--- SUPPLIED DATA ---
•••

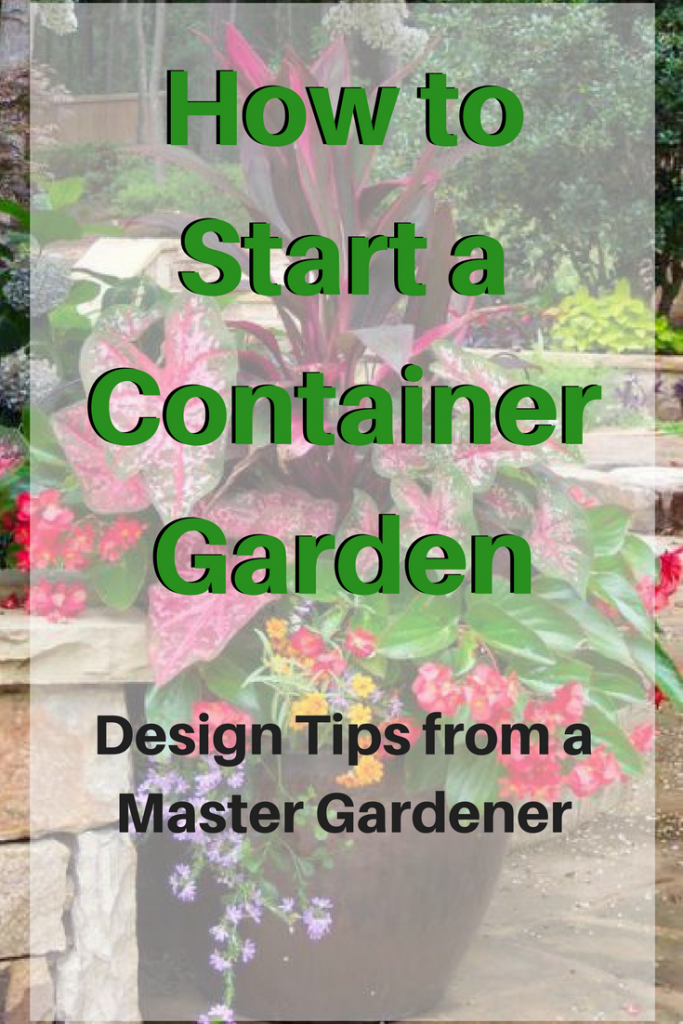 How To Start A Container Garden Midlife Boulevard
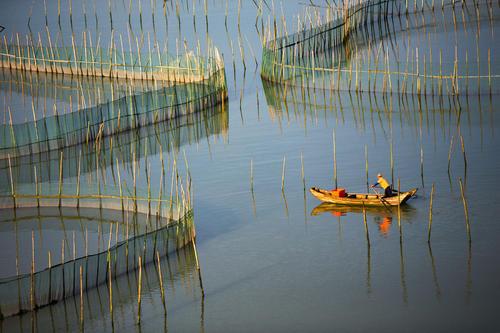 哈素海鱼苗养殖成绩册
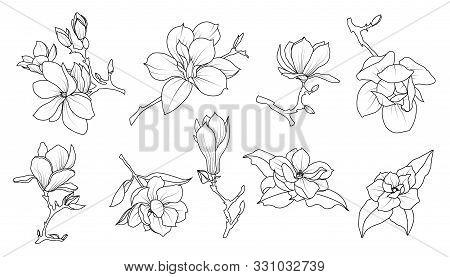 Magnolia Flowers Line Art Set. Tattoo Design. Decorative Flowering Plants. Vector Illustration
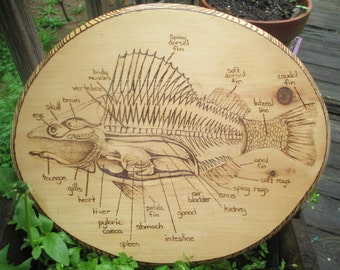 Fish Anatomy wood burning sign.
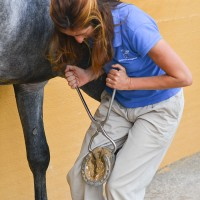 Checking hoof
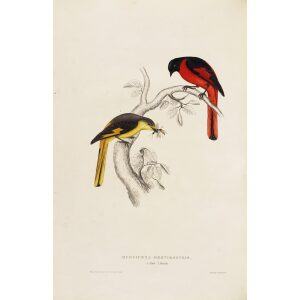 John Gould 008 Phaenicornis Brevirostris A Century of Birds from the Himalaya Mountains.Museum quality giclée print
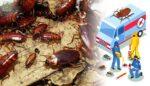 Hamam Böceği İlaçlaması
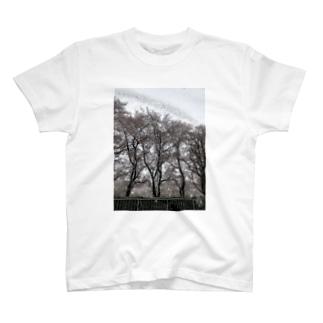 冬と春 T-shirts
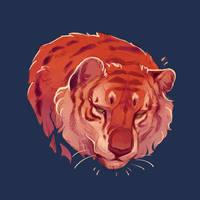 December Tiger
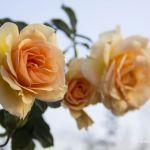 Three Roses - Parham P Baker Photography
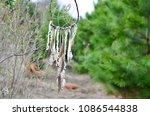 dream catcher outside in sun | Shutterstock . vector #1086544838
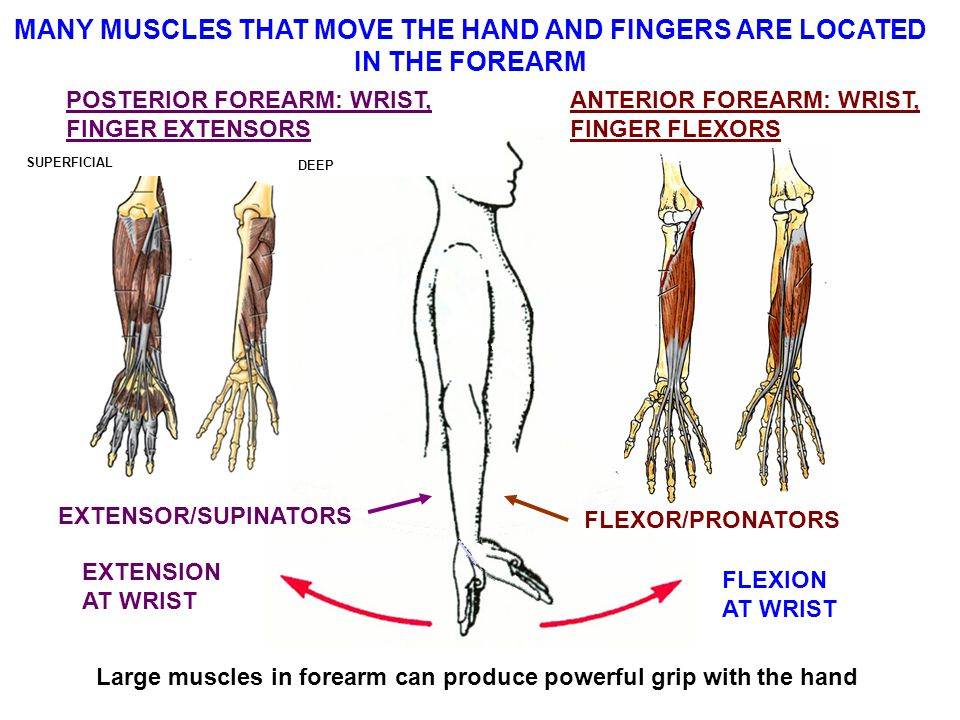 MANY MUSCLES THAT MOVE THE HAND AND FINGERS ARE LOCATED IN THE FOREARM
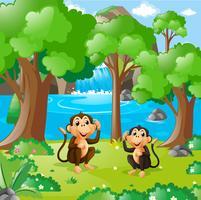 Två apor i skogen vektor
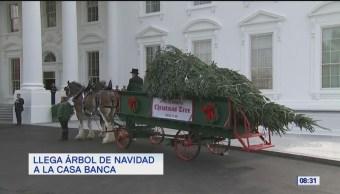 #LoQueVimosEnLaRed: Llega árbol de navidad a la Casa Banca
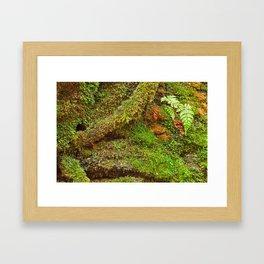 Moss Hysteria Framed Art Print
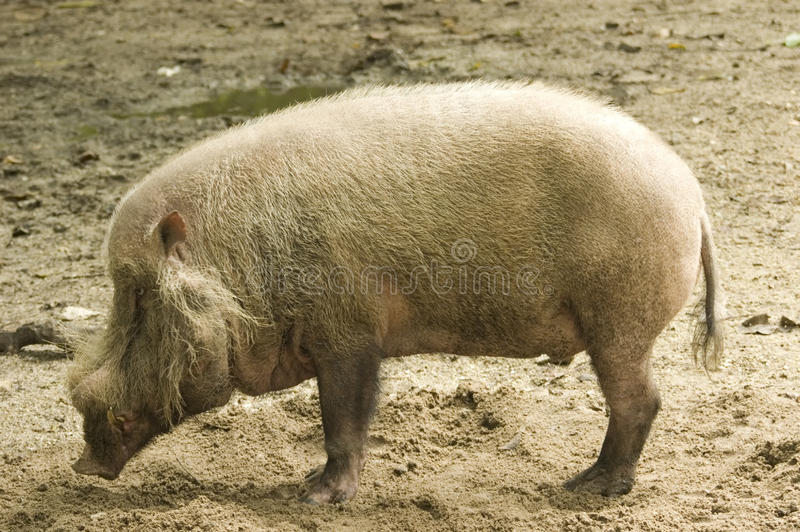 Download Wild boar stock photo. Image of hairy, black, life, hunt - 26926850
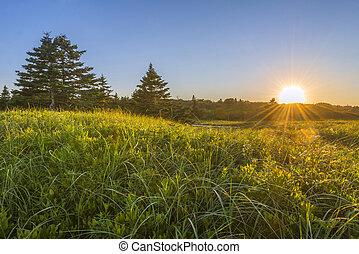napnyugta, felett, füves, zöld, mező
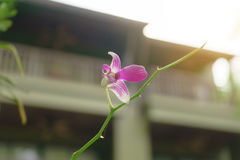 orkidélilor Royaltyfria Bilder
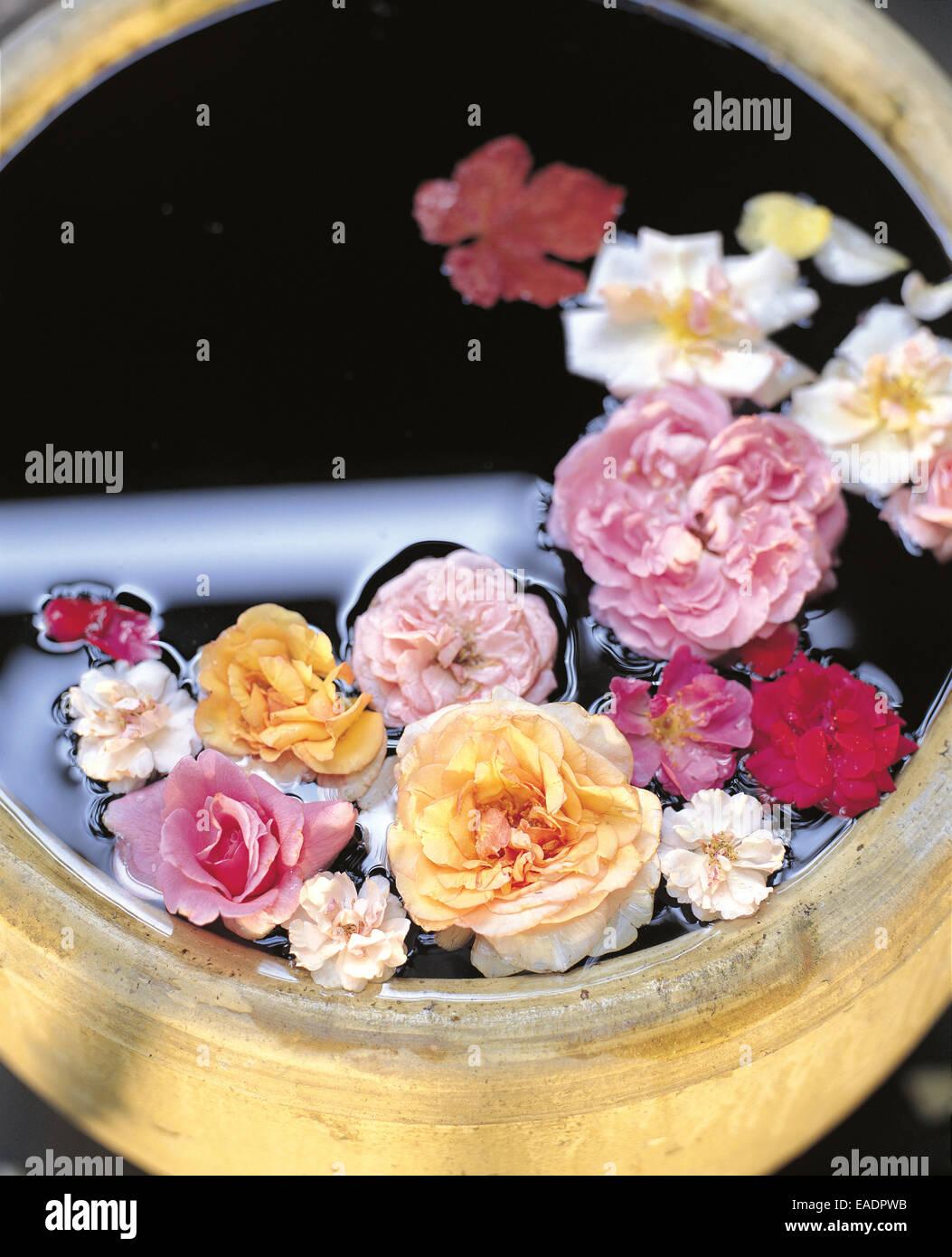 verschiedene Rosen in Keramik Fass Stockbild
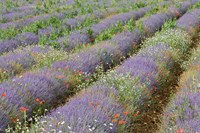 Rows of Lavender in France Fine Art Print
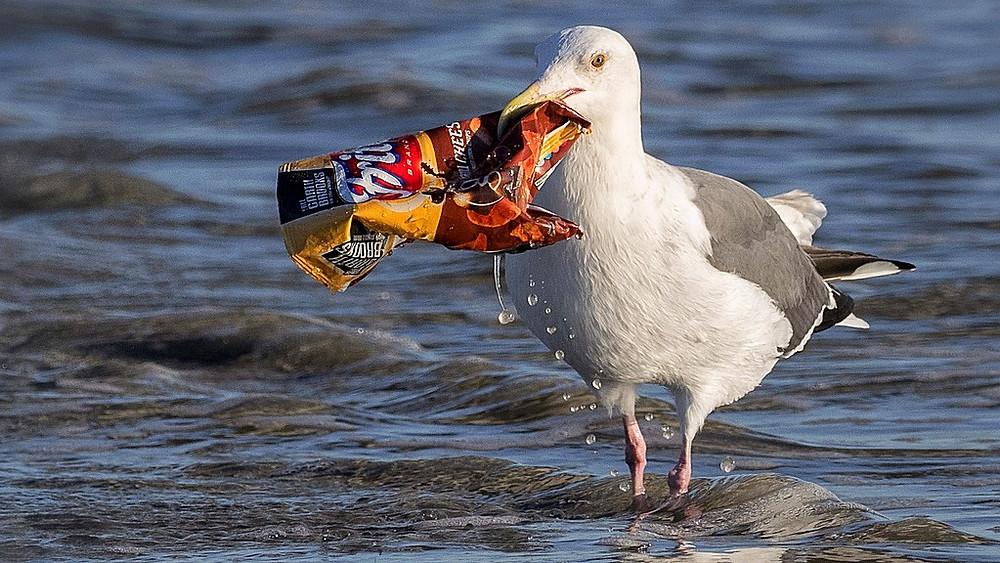 En ny resolution skal rådgive nationer om, hvordan de kan tackle plastforurening. Foto: Ingrid Taylar/flickr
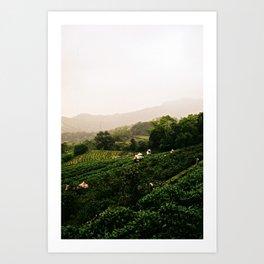 Taiwan - Maokong Mountain: Harvesting Green Tea Kunstdrucke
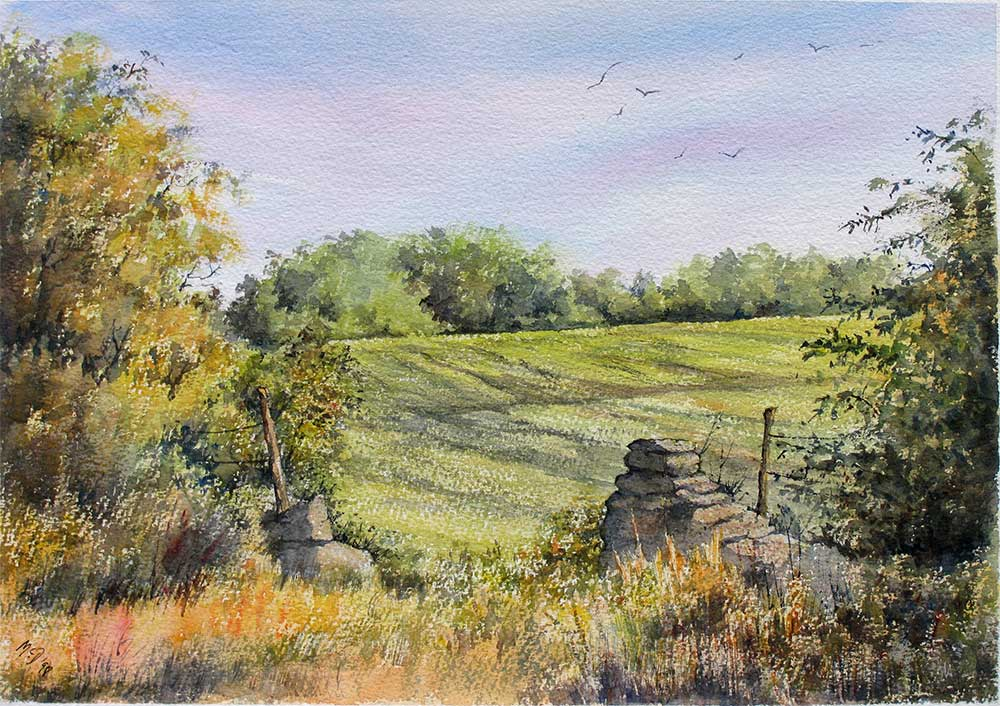 Field near Hawling, Gloucestershire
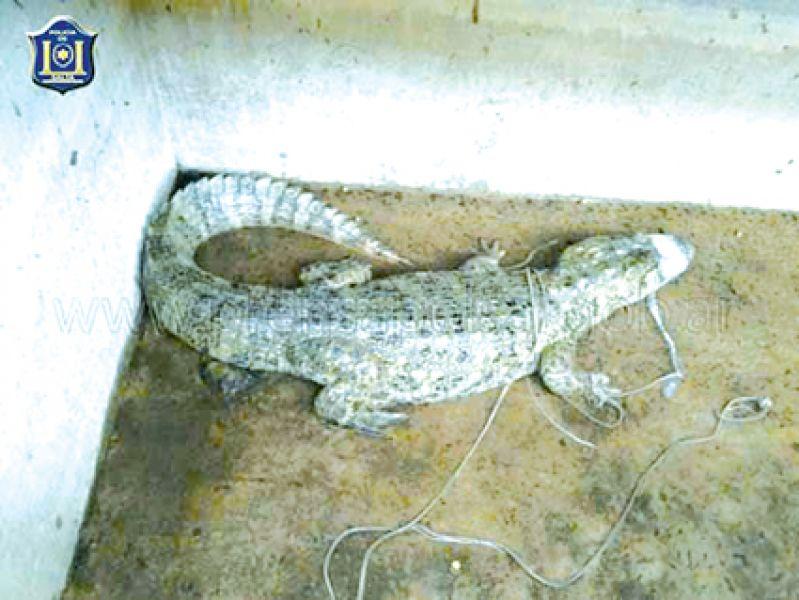 El reptil autóctono había caído a un piletón de la localidad de El Bordo.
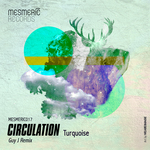 CIRCULATION - Turquoise (Front Cover)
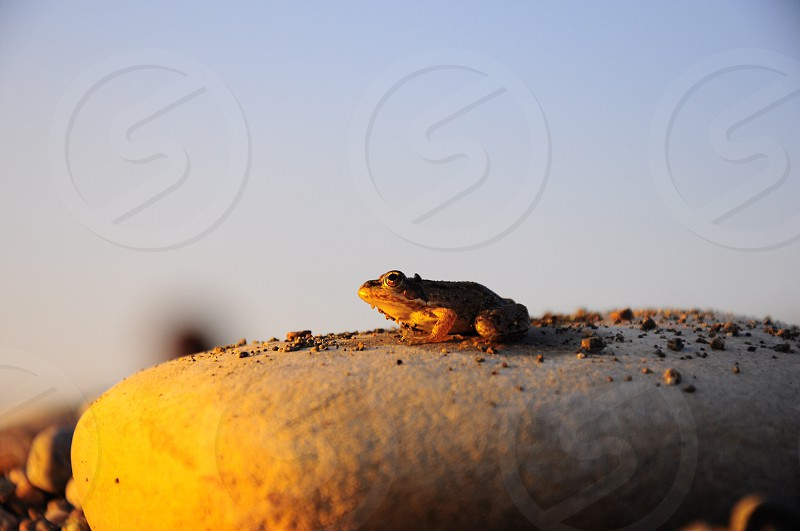 brown frog on stone photograph photo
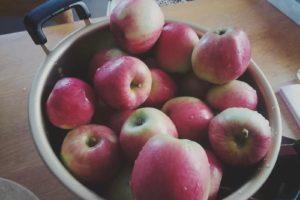 りんごジュースを作ったり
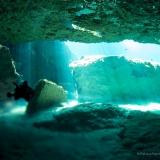 Casa Cenote, Cenoten, Mexiko, Tauchen, Yucatan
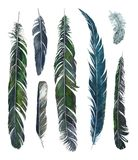 Watercolor drawing feathers Stock Photography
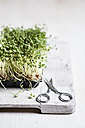 Cress (Lepidum sativum) in plastic bowl on chooping board and scissors - SBDF000574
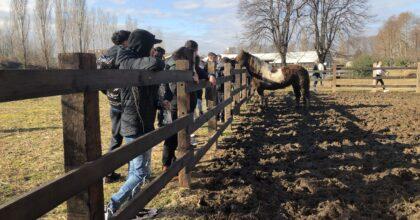 equitazione labor 1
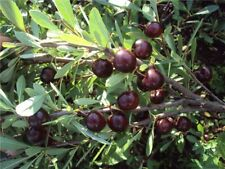 Cherry Bessey (Prunus besseyi = Prunus depress) 5 seeds
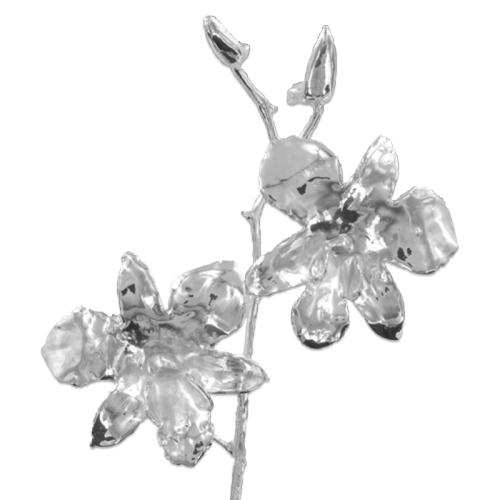 Orchidea argento personalizzata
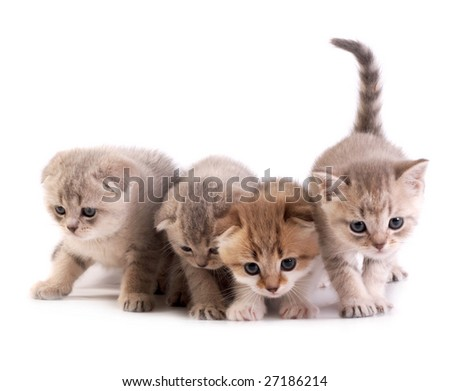 The kittens plays on a white background - stock photo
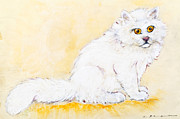 Persian Cat Pastels Posters - White Persian cat Poster by Kurt Tessmann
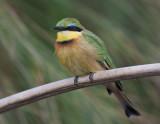 little bee-eater  dwergbijeneter  Merops pusillus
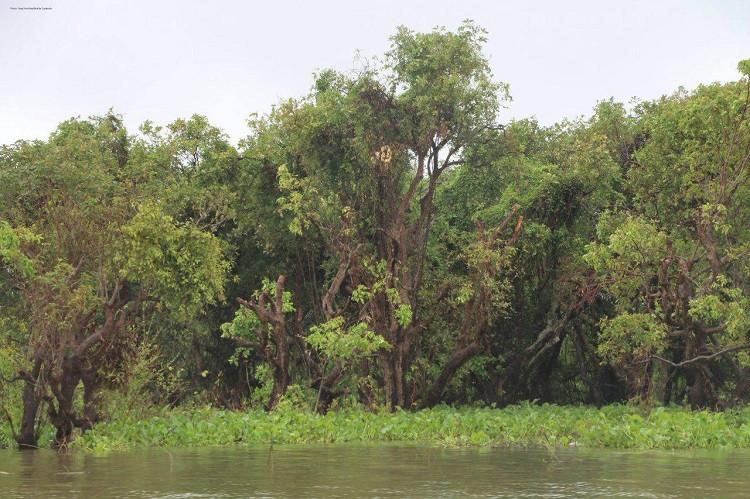 Stung Sen est la plus haute et la plus sauvage des forêts marécageuses inondées du Grand Lac Tonlé Sap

•••

--- EXERCISE DETAILS ---
Return all the records above exactly, pictures omitted.

--- SOLUTION TO THE PROBLEM ---
 How To Start A Container Garden Midlife Boulevard
 哈素海鱼苗养殖成绩册
 Magnolia Flowers Line Art Set. Tattoo Design. Decorative Flowering Plants. Vector Illustration
 Fish Anatomy wood burning sign.
 Checking hoof
 John Gould 008 Phaenicornis Brevirostris A Century of Birds from the Himalaya Mountains.Museum quality giclée print
 Hamam Böceği İlaçlaması
 冬と春 T-shirts
 December Tiger
 Three Roses - Parham P Baker Photography
 dream catcher outside in sun | Shutterstock . vector #1086544838
 MANY MUSCLES THAT MOVE THE HAND AND FINGERS ARE LOCATED IN THE FOREARM
 Två apor i skogen vektor
 #LoQueVimosEnLaRed: Llega árbol de navidad a la Casa Banca
 Moss Hysteria Framed Art Print
 Download Wild boar stock photo. Image of hairy, black, life, hunt - 26926850
napnyugta, felett, füves, zöld, mező
 orkidélilor Royaltyfria Bilder
 verschiedene Rosen in Keramik Fass Stockbild
 Rows of Lavender in France Fine Art Print
 En ny resolution skal rådgive nationer om, hvordan de kan tackle plastforurening. Foto: Ingrid Taylar/flickr
 Taiwan - Maokong Mountain: Harvesting Green Tea Kunstdrucke
 Field near Hawling, Gloucestershire
 El reptil autóctono había caído a un piletón de la localidad de El Bordo.
 CIRCULATION - Turquoise (Front Cover)
 brown frog on stone photograph photo
 りんごジュースを作ったり
 Casa Cenote, Cenoten, Mexiko, Tauchen, Yucatan
 Watercolor drawing feathers Stock Photography
 Cress (Lepidum sativum) in plastic bowl on chooping board and scissors - SBDF000574
 equitazione labor 1
 Cherry Bessey (Prunus besseyi = Prunus depress) 5 seeds
 Orchidea argento personalizzata
 The kittens plays on a white background - stock photo
 Persian Cat Pastels Posters - White Persian cat Poster by Kurt Tessmann
 little bee-eater  dwergbijeneter  Merops pusillus
 Stung Sen est la plus haute et la plus sauvage des forêts marécageuses inondées du Grand Lac Tonlé Sap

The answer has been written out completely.